PROBABILMENTE dire che sono un’amante delle cipolle non è chic, ma che posso farci? Mi piacciono. Ecco perché la notizia che Gianfranco Vissani si è “innamorato” della cipolla di Certaldo tanto da volerla inserire in un paniere di eccellenze agroalimentari da utilizzare in mirabolanti creazioni all’Expò di Milano mi ha rallegrato, ma scoprire che sta preparando una ricetta speciale proprio con le cipolle certaldesi mi ha resa felice.  Sì, è vero, a me a volte basta poco per essere felice. A volte.

Tornando all’istrionico Vissani, nei giorni scorsi era in Valdelsa per realizzare una puntata del suo programma televisivo L’altro Vissani – Ricette di famiglia dedicata alla cinta senese e si è spostato fino a Certaldo per prendere accordi con il Consorzio dei produttori agricoli locali e visitare lo splendido borgo alto.
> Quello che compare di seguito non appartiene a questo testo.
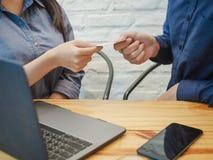 Бизнесмен давая визитную карточку коммерсантке в офисе Концепция делового партнера стоковые изображения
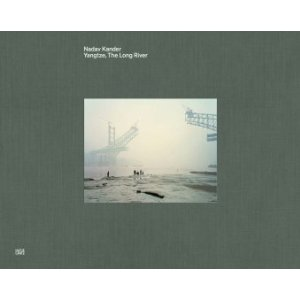 2010-11-09. Nadav Kander: Yangtze - The Long River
Lo chef era già stato nel paese di Boccaccio qualche anno fa e aveva avuto modo di gustare la squisita cipolla che da sempre si coltiva nelle sue campagne. Ne era rimasto molto colpito, al punto che, a distanza di tanto tempo, se ne è ricordato ed è voluto tornare nella perla della Valdelsa Fiorentina per accordarsi per una fornitura speciale da utilizzare nella sua cucina. Sono molto curiosa di vedere cosa realizzerà Gianfranco il magnifico con questo ortaggio che, oltre a essere così amato in zona da figurare nello stemma di Certaldo, è più dolce e corposo della cipolla di Tropea e dà risultati notevoli in cucina sia da crudo sia da cotto. Peccato che durante la sua visita nel borgo alto certaldese, Vissani non abbia detto in quale puntata del suo programma mostrerà al pubblico di Rai Uno cosa si può fare con la cipolla certaldese: se non trovo un informatore, per saperlo dovrò sorbirmi non so quante puntate de “La vita in diretta”, che ospita lo show cooking di Vissani, e che davvero non è fra i miei programmi preferiti!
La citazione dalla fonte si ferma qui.